- Born: 26 June 1912 Pohulanka, Russian Empire
- Died: 27 July 2001 (aged 89) Peterborough, Ontario, Canada
- Allegiance: Poland France United Kingdom
- Branch: Polish Air Force France Armée de l'Air Royal Air Force
- Service years: 1934-1947
- Rank: major
- Service number: P-0493
- Unit: Polish 114th Fighter Escadrille No. 32 Squadron RAF No. 315 Polish Fighter Squadron No. 316 Polish Fighter Squadron No. 303 Polish Fighter Squadron
- Commands: 3rd Polish Fighter Wing
- Conflicts: Polish Defensive War, World War II
- Awards: Virtuti Militari; Polonia Restituta; Cross of Valour; Distinguished Flying Cross (UK)

= Jan Falkowski =

Polish fighter ace

Jan Paweł Falkowski (26 June 1912 – 27 July 2001) was a Polish fighter ace of the Polish Air Force in World War II with 9 confirmed kills.

==Biography==
Falkowski was born in Pohulanka near Vilnius in 1912. In 1934 he entered to Polish Air Force Academy in Dęblin. He was promoted first lieutenant (podporucznik) in October 1936. Then he began his career in Toruń. In 1938 he was sent to Dęblin as instructor. During the Invasion of Poland, on 3 September 1939, he flew a PWS-26, three German planes attacked him. Falkowski reduced the flight almost to the ground and using aircraft maneuverability caused that one German fighter crashed into the ground, and the other interrupted the attack and turned back, most likely due to the small amount of fuel.

After the Soviet invasion of Poland he crossed the border with Romania, then he came to France where he became instructor at Polish School in Lyon–Bron Airport. On 31 May 1940 he took command of section no. 10. When France capitulated, he arrived in the United Kingdom on 27 June 1940. He was assigned to No. 32 Squadron RAF. He shot down his first plane on 16 January 1941. During the battle, his plane was badly damaged, Falkowski had to jump with a parachute and broke his leg on landing. After treatment he was sent to the No. 315 Polish Fighter Squadron.
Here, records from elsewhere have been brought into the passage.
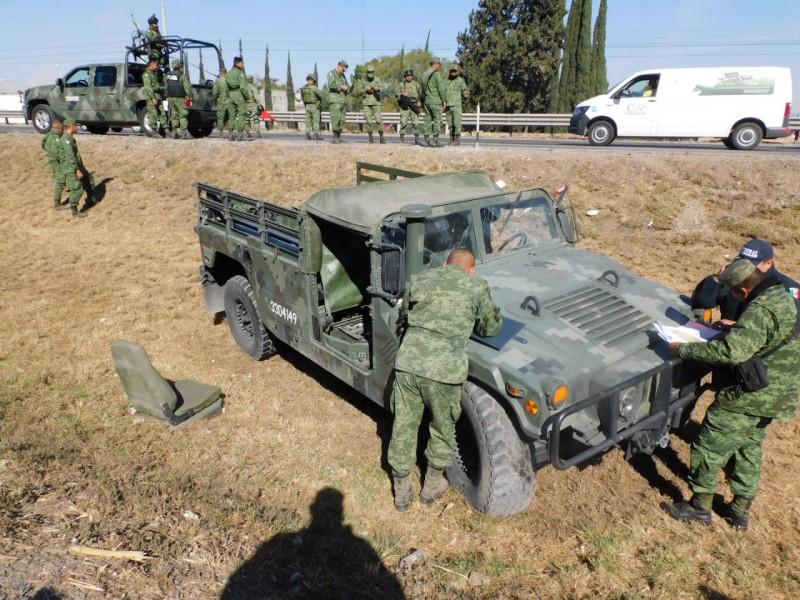 Militares sufren fuerte accidente en la 57
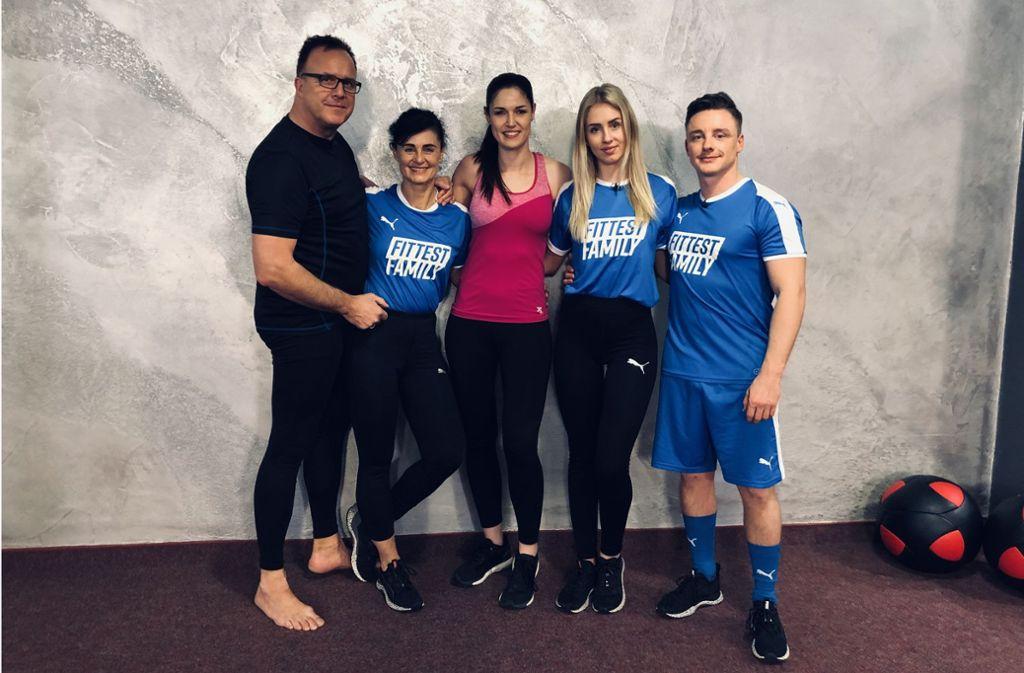 Peter (von links nach rechts) und Sylvia Busch, Coach in der Sendung sowie Kickbox-Weltmeisterin Marie Lang, Dominique Busch und Pascal Schmidt hinter den Kulissen Foto: privat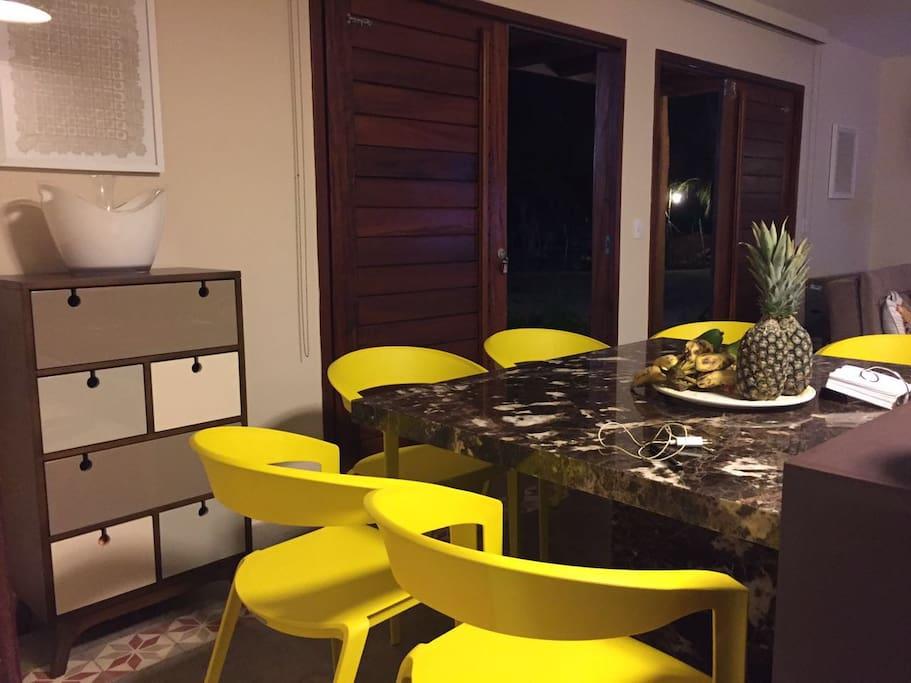 Mesa de jantar e porta de entrada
In August 1941 he downed three Bf 109 over France. In September he scored two victories. On 22 September he became commander of "A" Flight. He also served in No. 316 Polish Fighter Squadron and No. 303 Polish Fighter Squadron.
On 30 January 1945 he was named commander of the 3rd Polish Fighter Wing. During one flight over the Netherlands, on 9 March 1945, he was hit by flak, due to the failure of the aircraft, Falkowski had to save himself by jumping with a parachute once again. He was fired upon by the Germans. One of the bullets wounded him in the leg. He was taken POW. On 9 May 1945 he came back to England.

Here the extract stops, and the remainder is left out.